• **TASKS FOR THIS EXERCISE**
1. Reproduce the forum post about ancient message methods between "# Pigeons vs" and "often used methods.", inclusive, substituting "TV channel" for every "History Channel".
2. Answer these questions from the forum post about ancient message methods.
(a) How many torches were used at each station?
(b) What letter did four torches on the left and five on the right indicate?
(c) What average speed did the horse reach over the four miles?
3. Write the next part of the forum post about the ancient message race, picking up after its final sentence.

• **TEXT PASSAGE**
# Pigeons vs horse and light, History Channel



## conditionfreak (Jan 11, 2008)

Just got done watching a History Channel show about ancient spys and military methods.

One section of the show was about how they could send messages across spans of land, and keep it secret.

The History Channel reported that there were three basic often used methods.

1. Rider on a horse delivering a message.
2. What they referred to as a "Carrier Pigeon".
3. Various stations that used a series of torches to send something akin to "morse code"

The History Channel conducted an experiment with all three, that was a "race" to send a message four miles.

At first it seemed that the torches should win because nothing is faster than the speed of light. However, due to having to do one letter at a time, at a station approximately every eight miles, this actually came in last. It took two sets of five torches at each station. An example would be that if they raised 4 torches on the left and five torches on the right, it would indicate a "Y". Five on the left and five on the right would indicate a "Z". The torches would be raised and lowered by humans.

The horse appeared to be winning and covered the four miles at an average speed of 9 miles an hour.

• **PROVIDED MATERIAL**
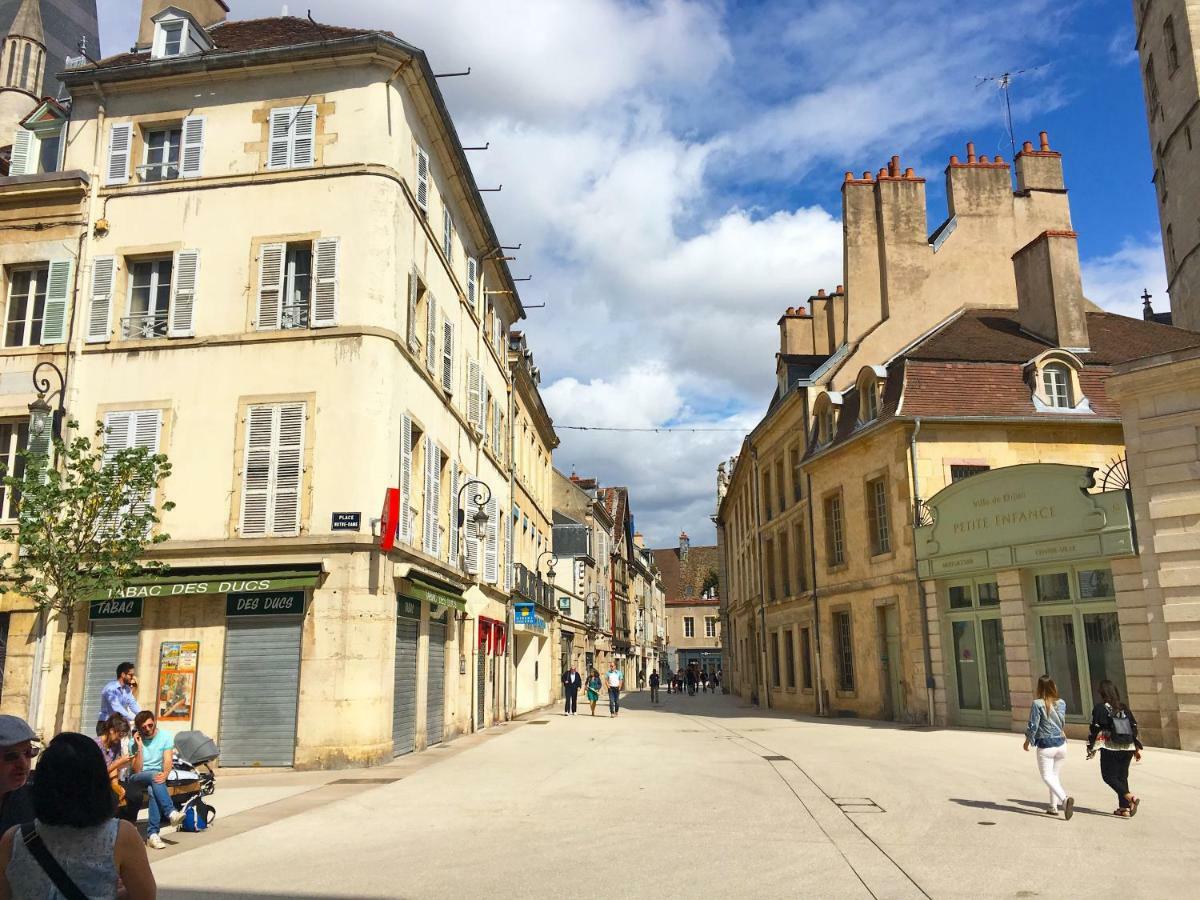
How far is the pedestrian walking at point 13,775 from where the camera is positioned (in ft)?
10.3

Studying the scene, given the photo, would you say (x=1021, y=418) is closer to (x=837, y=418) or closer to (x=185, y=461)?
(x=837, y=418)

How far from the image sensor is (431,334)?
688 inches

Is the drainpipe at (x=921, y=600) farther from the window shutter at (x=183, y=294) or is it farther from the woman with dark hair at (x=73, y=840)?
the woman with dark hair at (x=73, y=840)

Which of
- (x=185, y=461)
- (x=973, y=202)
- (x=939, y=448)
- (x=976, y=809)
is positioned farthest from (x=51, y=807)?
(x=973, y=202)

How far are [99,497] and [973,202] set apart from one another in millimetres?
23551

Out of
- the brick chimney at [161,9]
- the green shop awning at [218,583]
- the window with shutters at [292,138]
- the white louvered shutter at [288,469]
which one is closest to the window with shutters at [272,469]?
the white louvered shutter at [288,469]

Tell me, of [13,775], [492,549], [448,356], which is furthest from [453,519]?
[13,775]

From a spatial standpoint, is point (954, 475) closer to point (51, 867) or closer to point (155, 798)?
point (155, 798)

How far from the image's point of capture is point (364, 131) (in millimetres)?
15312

...

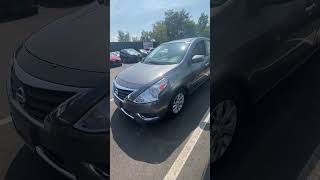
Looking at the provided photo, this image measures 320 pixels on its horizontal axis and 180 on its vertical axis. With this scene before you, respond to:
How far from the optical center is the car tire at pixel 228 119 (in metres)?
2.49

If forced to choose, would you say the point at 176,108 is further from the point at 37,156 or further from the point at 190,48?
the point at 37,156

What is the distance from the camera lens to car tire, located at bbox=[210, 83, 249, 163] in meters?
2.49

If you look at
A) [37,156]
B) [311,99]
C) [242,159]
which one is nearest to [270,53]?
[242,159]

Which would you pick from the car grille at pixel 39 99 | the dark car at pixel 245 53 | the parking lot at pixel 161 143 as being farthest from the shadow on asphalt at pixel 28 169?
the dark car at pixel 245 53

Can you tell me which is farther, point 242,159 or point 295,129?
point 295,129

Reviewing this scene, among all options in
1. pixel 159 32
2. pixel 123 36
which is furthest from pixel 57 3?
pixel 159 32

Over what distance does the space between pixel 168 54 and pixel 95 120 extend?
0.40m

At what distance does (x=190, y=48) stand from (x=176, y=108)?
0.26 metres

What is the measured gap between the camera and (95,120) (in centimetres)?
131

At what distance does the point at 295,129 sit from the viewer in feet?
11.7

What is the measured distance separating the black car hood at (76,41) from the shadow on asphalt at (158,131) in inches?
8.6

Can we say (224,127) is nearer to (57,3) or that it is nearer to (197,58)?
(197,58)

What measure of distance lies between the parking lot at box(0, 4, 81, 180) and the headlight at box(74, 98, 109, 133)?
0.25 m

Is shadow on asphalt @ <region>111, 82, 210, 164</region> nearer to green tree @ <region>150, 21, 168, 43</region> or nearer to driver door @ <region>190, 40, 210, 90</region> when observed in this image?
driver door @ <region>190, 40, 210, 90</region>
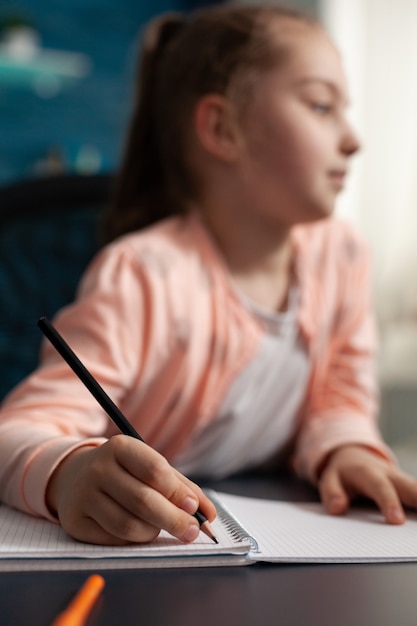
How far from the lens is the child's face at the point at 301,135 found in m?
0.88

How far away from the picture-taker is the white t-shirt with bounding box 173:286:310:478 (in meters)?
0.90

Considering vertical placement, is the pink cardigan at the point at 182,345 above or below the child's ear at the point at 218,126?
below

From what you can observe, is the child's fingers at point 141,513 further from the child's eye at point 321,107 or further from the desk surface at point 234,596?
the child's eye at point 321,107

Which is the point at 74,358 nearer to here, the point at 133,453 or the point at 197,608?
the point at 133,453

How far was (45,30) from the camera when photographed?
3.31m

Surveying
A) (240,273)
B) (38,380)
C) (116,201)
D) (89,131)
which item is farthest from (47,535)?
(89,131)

• **EXERCISE RESPONSES**
1.
# Pigeons vs horse and light, TV channel



## conditionfreak (Jan 11, 2008)

Just got done watching a TV channel show about ancient spys and military methods.

One section of the show was about how they could send messages across spans of land, and keep it secret.

The TV channel reported that there were three basic often used methods.

2.
(a) Two sets of five torches.
(b) "Y".
(c) 9 miles an hour.

3.
The homing pigeon arrived four miles away at an average speed of 32 miles an hour. Making it the speed winner. But the homing pigeon actually did what it was supposed to do and went home. It did NOT live at the finish line. However, it carried a GPS tracking device and they just used the time it actually covered a distance of four miles for this "test".

Each method has its drawbacks. The horse and rider could be attacked. The torches could be seen by anyone (but they would have to break the code). The pigeon, as they said on the show. Could only go one way, whereas the torches and horse could go both ways or any direction.

I would argue the pigeons could also carry messages both ways though, but I won't go into that. 

So, the homing pigeon was clearly the winner for ancient message delivery. The mind could conceive that EASILY the homing pigeon would win over greater distances.

They say that the world goes round in circles. So, when Al Gore invents the Super Galactic Solar Powered Electronic Pigeon, we may be back in business for spy use.


----------



## ohiogsp (Feb 24, 2006)

conditionfreak said:


> The pigeon, as they said on the show. Could only go one way, whereas the torches and horse could go both ways or any direction.
> 
> I would argue the pigeons could also carry messages both ways though, but I won't go into that.



If you had them trained on the boomerang system and made them trap at the feed station then you could make them go both ways and read messages at both ends.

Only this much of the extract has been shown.